When it comes to history, there's a lesson that should not be forgotten: What may be a historical artifact tomorrow is frequently just an unregarded piece of trash today. It's impossible for someone in the now to judge what futurefolk will find interesting or illuminating, but we can always give them a hand by keeping items of historical provenance in the living world and outside the aged photographs or garbage heaps for as long as possible.
Toronto, it seems, has consistently struggled against the prospect of learning that lesson. Vast swathes of its heritage architecture was destroyed during the middle of the decade, in what then was seen as "progress" but which I consider to be considerably less so - even Old City Hall was at one point in imminent danger of being demolished in favor of the Eaton Centre's towers of glass and steel. Today, as much as we might want to believe that things are otherwise, the situation hasn't changed.

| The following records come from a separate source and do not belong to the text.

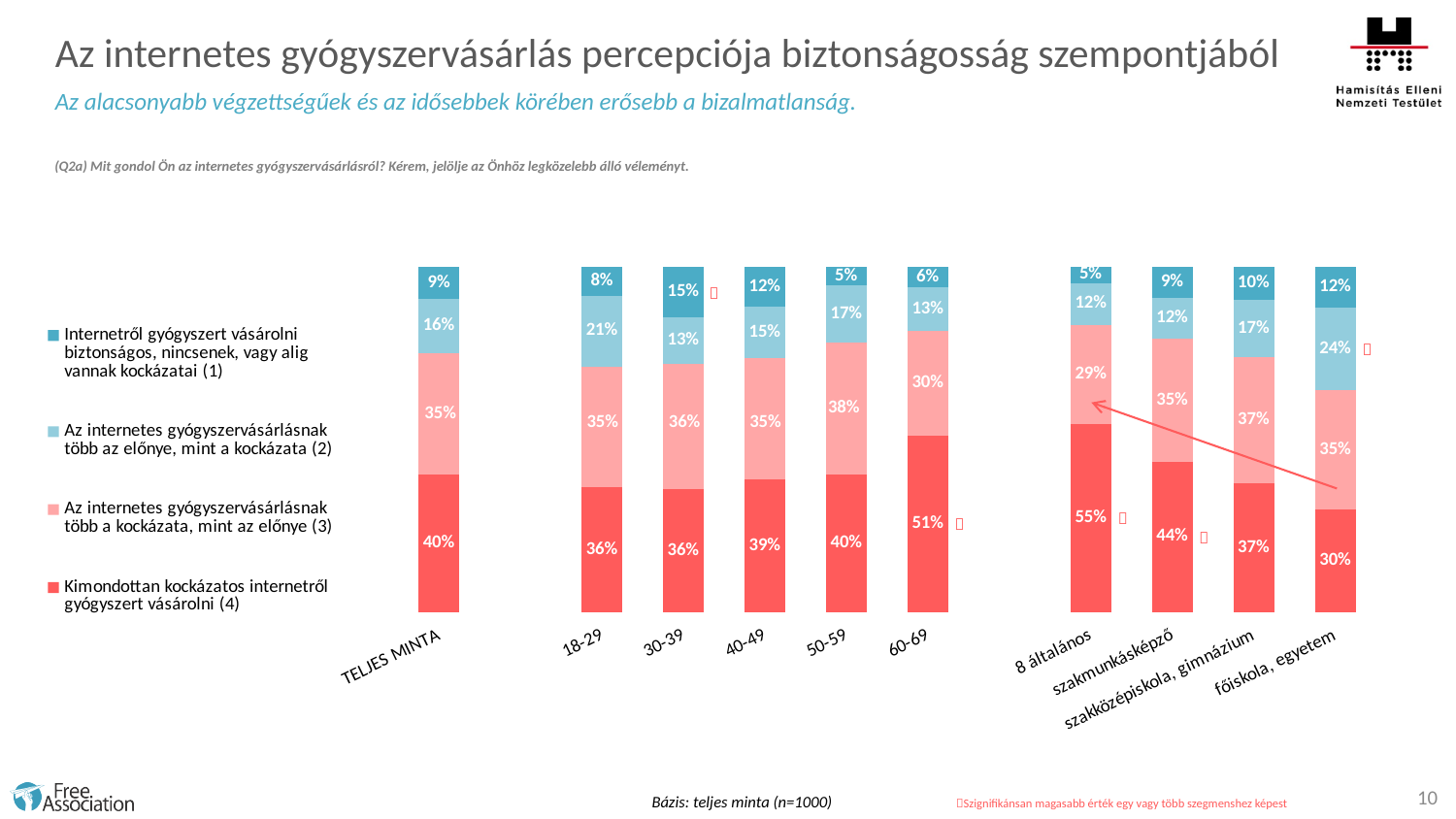
Which age group (18-29 to 60-69) has the lowest value for the 'biztonságos, nincsenek, vagy alig vannak kockázatai (1)' series? 50-59 How many series does the legend list? 4 Which category has the highest value for the 'Kimondottan kockázatos internetről gyógyszert vásárolni (4)' series? 8 általános What share of the 'főiskola, egyetem' group falls into the 'több az előnye, mint a kockázata (2)' category? 24% What kind of chart is shown on the slide? Stacked bar chart What percentage of the 60-69 age group says it is outright risky to buy medicine online (series 4, 'Kimondottan kockázatos')? 51% How many bars (categories) are plotted on the slide in total? 10 What is the difference between the 'Kimondottan kockázatos (4)' values for 8 általános and főiskola, egyetem? 25% What colour represents the 'Kimondottan kockázatos internetről gyógyszert vásárolni (4)' series? Red What is the value of the 'Kimondottan kockázatos internetről gyógyszert vásárolni (4)' series for the TELJES MINTA bar? 40% Across the education categories from 8 általános to főiskola, egyetem, does the 'Kimondottan kockázatos (4)' value rise or fall? Fall Which is larger: the 'Kimondottan kockázatos (4)' value for 60-69 or for 18-29? 60-69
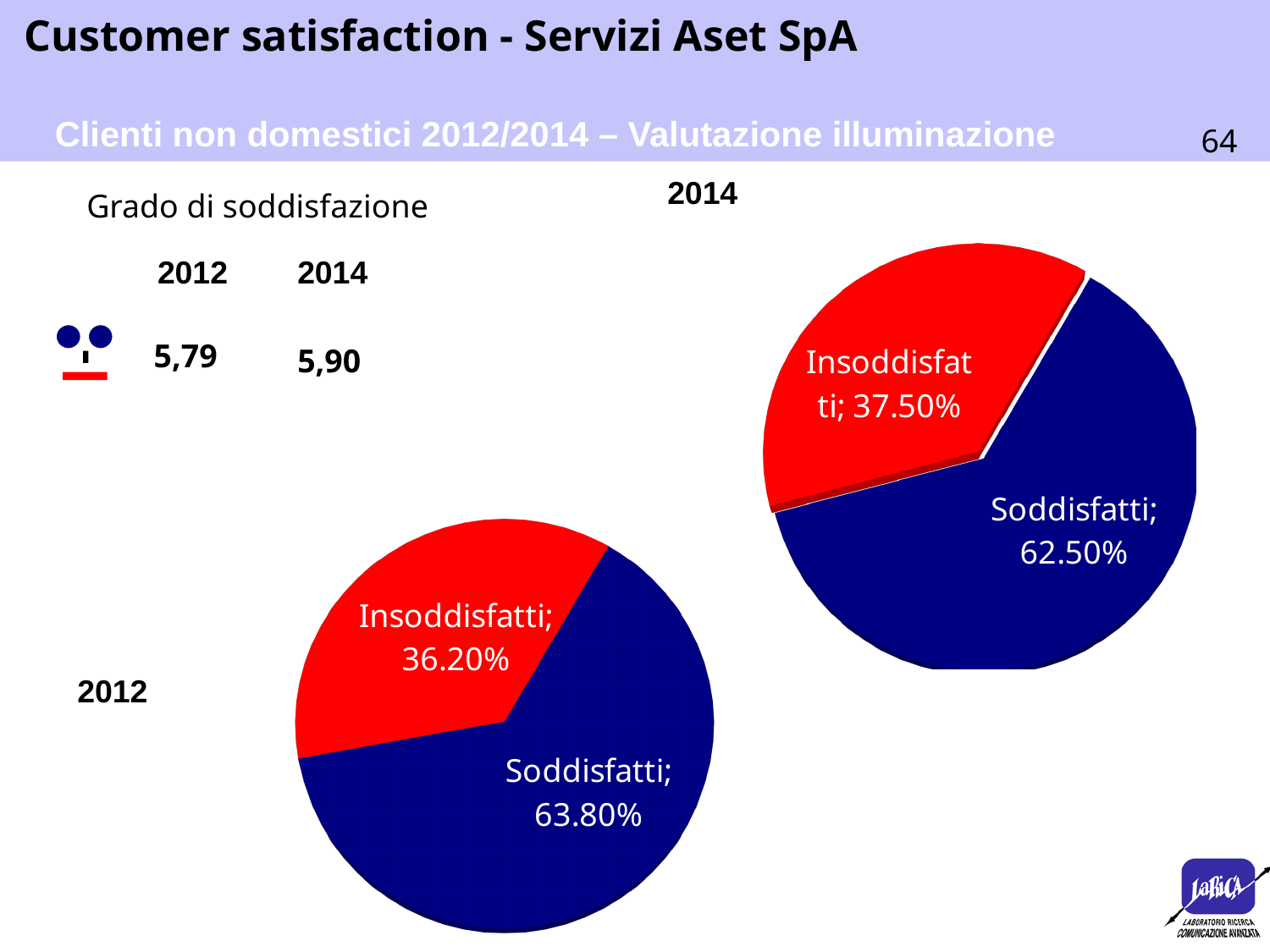
In the 2014 pie chart, what is the value for Soddisfatti? 62.50% In the 2014 pie chart, what is the value for Insoddisfatti? 37.50% In the 2012 pie chart, what is the value for Insoddisfatti? 36.20% In the 2014 pie chart, what colour is the Soddisfatti slice? Dark blue In the 2012 pie chart, what is the value for Soddisfatti? 63.80% How many slices does the 2012 pie chart have? 2 In the 2014 pie chart, which slice is the largest? Soddisfatti Which is larger: the Insoddisfatti share in the 2012 pie chart or in the 2014 pie chart? 2014 In the 2012 pie chart, which slice is the smallest? Insoddisfatti What kind of chart is the 2014 chart? Pie chart In the 2012 pie chart, what is the difference between the Soddisfatti and Insoddisfatti shares? 27.60% In the 2014 pie chart, what is the difference between the Soddisfatti and Insoddisfatti shares? 25.00%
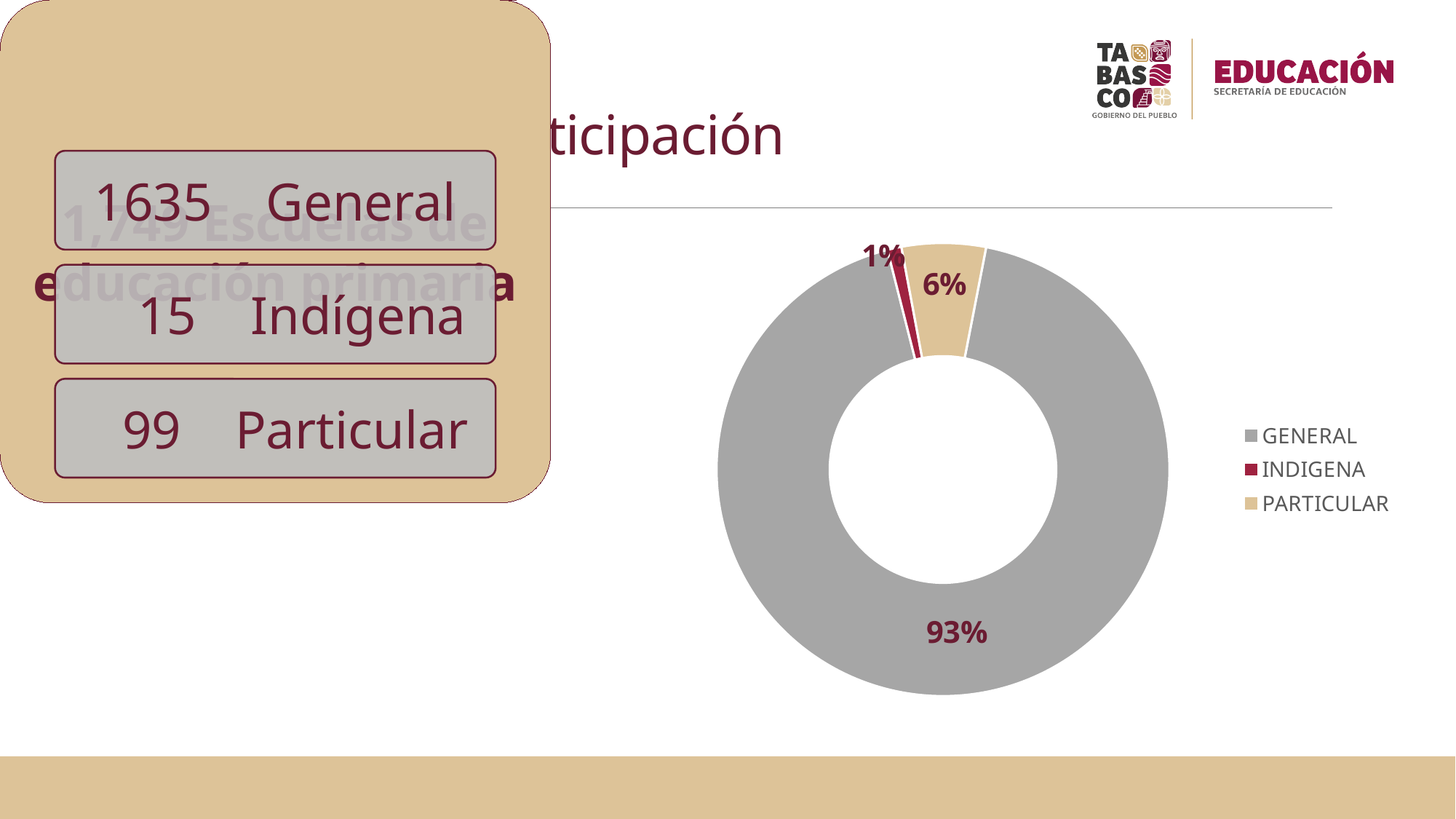
What is the difference in percentage points between the PARTICULAR and INDIGENA slices? 5 What kind of chart is shown on the slide? Doughnut (pie) chart What percentage share does the PARTICULAR slice have in the chart? 6% What colour is the INDIGENA slice in the chart? Dark red Which category has the smallest slice in the chart? INDIGENA How many categories does the chart's legend list? 3 Which slice is larger, PARTICULAR or INDIGENA? PARTICULAR What percentage share does the INDIGENA slice have in the chart? 1% What colour is the GENERAL slice in the chart? Gray What is the difference in percentage points between the GENERAL and PARTICULAR slices? 87 What percentage share does the GENERAL slice have in the chart? 93% Which category has the largest slice in the chart? GENERAL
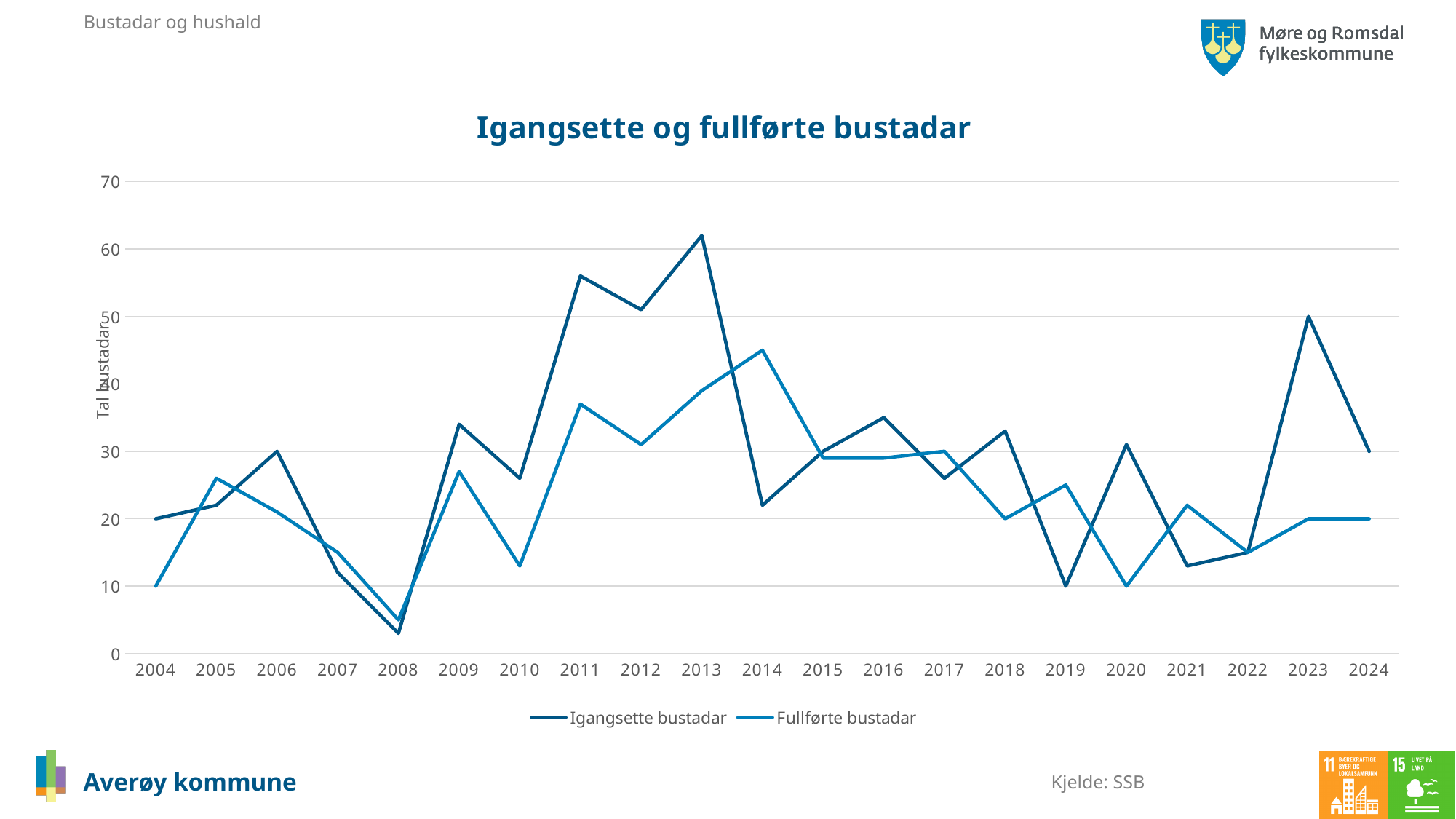
Is the value for Fullførte bustadar in 2010 greater or less than 20? less What is the source given for the chart data? SSB What is the title of the chart? Igangsette og fullførte bustadar In which year does the Igangsette bustadar series reach its lowest value? 2008 In which year does the Igangsette bustadar series reach its highest value? 2013 In 2014, which series has the larger value, Igangsette bustadar or Fullførte bustadar? Fullførte bustadar Is the value for Igangsette bustadar in 2013 greater or less than 60? greater How many years are shown on the x axis? 21 How many series does the legend list? 2 In which year does the Fullførte bustadar series reach its highest value? 2014 Is the value for Fullførte bustadar in 2014 greater or less than 40? greater What kind of chart is shown on the slide? line chart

Back in May 2009, I launched my HisT.O.ry series with a look at Otter Loop, a former TTC bus transfer loop in North York that stood out because it still retained its original station structure, believed to be one of the last - if not the last - in the city. For several years, the site of the loop's been tied up with the "Heart Park" initiative. I've been firmly of the opinion that the structure should have been integrated with the park, and failing that for it to be disassembled in the interest of a future transit museum.
But then, my opinion doesn't matter. As part of its conversion into green space, the Otter Loop shelter was recently demolished. I found out only today, when the bus went past and there was only flat ground. Councillor Karen Stintz, who seems to be one of the prime supporters of the park in City Hall, puts it down to the city's preservation panel failing to officially desginate the shelter as a heritage structure. Personally, I'd really like to know why that particular action wasn't taken.
Sure, it's easy to see this as irrelevant. It was just a bus shelter that only a handful of folk even knew about, let alone cared about. In my post on it, I wrote that it was "ordinary history" - and I think that's at the core of it. This was something mundane, something quotidian, that nonetheless speaks about the nature of the people that built it. In the end, it's never a good idea to just pave over the past in our headlong rush toward the future, or else we may not like what we find once we get there.